Chansons LGBT+ en France : des murmures aux manifestes

Qu’iels soient membres ou non de la communauté, beaucoup d’artistes ont abordé l’homosexualité et l’identité de genre en chanson, de façon plus ou moins subtile ou bienveillante. Voici un bref historique des cent dernières années en France.

La chanson interlope

Des chanteurs ont abordé le thème de l’homosexualité par le biais de la métaphore, de l’allusion, et parfois de l’humour, pendant toute la première moitié du XXe siècle : on parle de chanson interlope.
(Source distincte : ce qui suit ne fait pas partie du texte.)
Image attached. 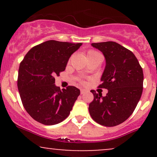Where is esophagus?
<instances>
[{
	"instance_id": "obj_1",
	"label": "esophagus",
	"mask_w": 157,
	"mask_h": 157,
	"mask_svg": "<svg viewBox=\"0 0 157 157\" xmlns=\"http://www.w3.org/2000/svg\"><path fill=\"white\" fill-rule=\"evenodd\" d=\"M86 89H80V94H83L86 92Z\"/></svg>"
}]
</instances>
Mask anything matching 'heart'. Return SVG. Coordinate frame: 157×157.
Here are the masks:
<instances>
[{"label": "heart", "instance_id": "b5f03b06", "mask_svg": "<svg viewBox=\"0 0 157 157\" xmlns=\"http://www.w3.org/2000/svg\"><path fill=\"white\" fill-rule=\"evenodd\" d=\"M97 54H99V52L94 51V50H89V51H88V52H87L88 58H89V57H91V56L97 55Z\"/></svg>", "mask_w": 157, "mask_h": 157}]
</instances>
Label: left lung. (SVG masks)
<instances>
[{
  "mask_svg": "<svg viewBox=\"0 0 157 157\" xmlns=\"http://www.w3.org/2000/svg\"><path fill=\"white\" fill-rule=\"evenodd\" d=\"M105 57L100 89H108L105 97L94 94L89 111L100 125L112 127L125 122L134 112L143 89V71L132 52L113 41L91 44Z\"/></svg>",
  "mask_w": 157,
  "mask_h": 157,
  "instance_id": "8db88e82",
  "label": "left lung"
}]
</instances>
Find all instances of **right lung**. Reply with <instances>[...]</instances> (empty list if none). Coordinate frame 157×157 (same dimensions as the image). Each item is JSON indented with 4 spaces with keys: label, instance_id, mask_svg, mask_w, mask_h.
Masks as SVG:
<instances>
[{
    "label": "right lung",
    "instance_id": "1",
    "mask_svg": "<svg viewBox=\"0 0 157 157\" xmlns=\"http://www.w3.org/2000/svg\"><path fill=\"white\" fill-rule=\"evenodd\" d=\"M81 46L46 41L32 47L20 63V97L27 113L40 123L55 125L69 115L80 91L72 86L60 90L55 85V77L66 69L69 57Z\"/></svg>",
    "mask_w": 157,
    "mask_h": 157
}]
</instances>
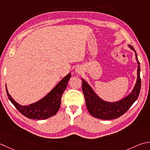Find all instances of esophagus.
<instances>
[{
  "mask_svg": "<svg viewBox=\"0 0 150 150\" xmlns=\"http://www.w3.org/2000/svg\"><path fill=\"white\" fill-rule=\"evenodd\" d=\"M75 71L77 73H81L83 71V68L81 66H77L75 69Z\"/></svg>",
  "mask_w": 150,
  "mask_h": 150,
  "instance_id": "esophagus-1",
  "label": "esophagus"
}]
</instances>
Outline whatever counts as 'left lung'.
<instances>
[{
    "mask_svg": "<svg viewBox=\"0 0 150 150\" xmlns=\"http://www.w3.org/2000/svg\"><path fill=\"white\" fill-rule=\"evenodd\" d=\"M128 47L135 53L137 67V79L134 86L131 92L124 98L114 102H109L102 99L90 85L82 78V89L86 101V107L92 116L101 120H112L119 118L127 112L139 96L141 86L140 72V62L138 59L136 51L131 45Z\"/></svg>",
    "mask_w": 150,
    "mask_h": 150,
    "instance_id": "8db88e82",
    "label": "left lung"
}]
</instances>
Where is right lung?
<instances>
[{"mask_svg":"<svg viewBox=\"0 0 150 150\" xmlns=\"http://www.w3.org/2000/svg\"><path fill=\"white\" fill-rule=\"evenodd\" d=\"M71 76V73H68L45 97L28 105H21L15 101L9 93L6 86V90L9 100L23 116L32 120H45L55 115L58 112L62 96Z\"/></svg>","mask_w":150,"mask_h":150,"instance_id":"obj_1","label":"right lung"}]
</instances>
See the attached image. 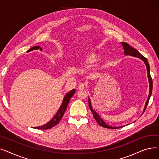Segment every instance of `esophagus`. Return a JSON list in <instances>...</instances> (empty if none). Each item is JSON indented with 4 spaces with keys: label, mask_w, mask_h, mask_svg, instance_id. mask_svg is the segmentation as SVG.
<instances>
[{
    "label": "esophagus",
    "mask_w": 159,
    "mask_h": 159,
    "mask_svg": "<svg viewBox=\"0 0 159 159\" xmlns=\"http://www.w3.org/2000/svg\"><path fill=\"white\" fill-rule=\"evenodd\" d=\"M85 88H86V85L84 84V83H80V84H79V85L78 86V89L82 90V89H84Z\"/></svg>",
    "instance_id": "34e87169"
}]
</instances>
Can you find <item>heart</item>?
Masks as SVG:
<instances>
[{
	"label": "heart",
	"instance_id": "b5f03b06",
	"mask_svg": "<svg viewBox=\"0 0 159 159\" xmlns=\"http://www.w3.org/2000/svg\"><path fill=\"white\" fill-rule=\"evenodd\" d=\"M99 59V56L95 53H90L86 55L84 59H83V63L85 65L90 66L96 63Z\"/></svg>",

Dranem (Le Trou de mon Quai, Henri, pourquoi n’aimes-tu pas les femmes ?) ou Suzy Solidor (Ouvre, un texte à l’érotisme féminin à peine caché) sont parmi les pionnier•e•s du genre.

La chanson interlope est d’abord interprétée dans le milieu nocturne, festif et permissif des music-halls, et connait son âge d’or dans l’entre-deux-guerres, où les personnages androgynes (hommes travestis et « garçonnes ») gagnent en popularité sur les scènes.

La seconde guerre mondiale et l’occupation nazie marquent un coup d’arrêt à l’expression libre et audacieuse démarrée dans les années folles.

Le timide après-guerre et les années 1960

Les chansons sur le thème reprennent peu après dans l’après-guerre, avec notamment « Ils en sont tous » de Robert Rocca (1949), décrivant sous un jour joyeux et plutôt amusant une ville imaginaire de province où tous les hommes seraient gays.

1957 voit paraître l’évocateur « Jardin extraordinaire » de Charles Trenet, et « Le tourbillon de la vie« , histoire d’amour avec une femme interprétée par Jeanne Moreau.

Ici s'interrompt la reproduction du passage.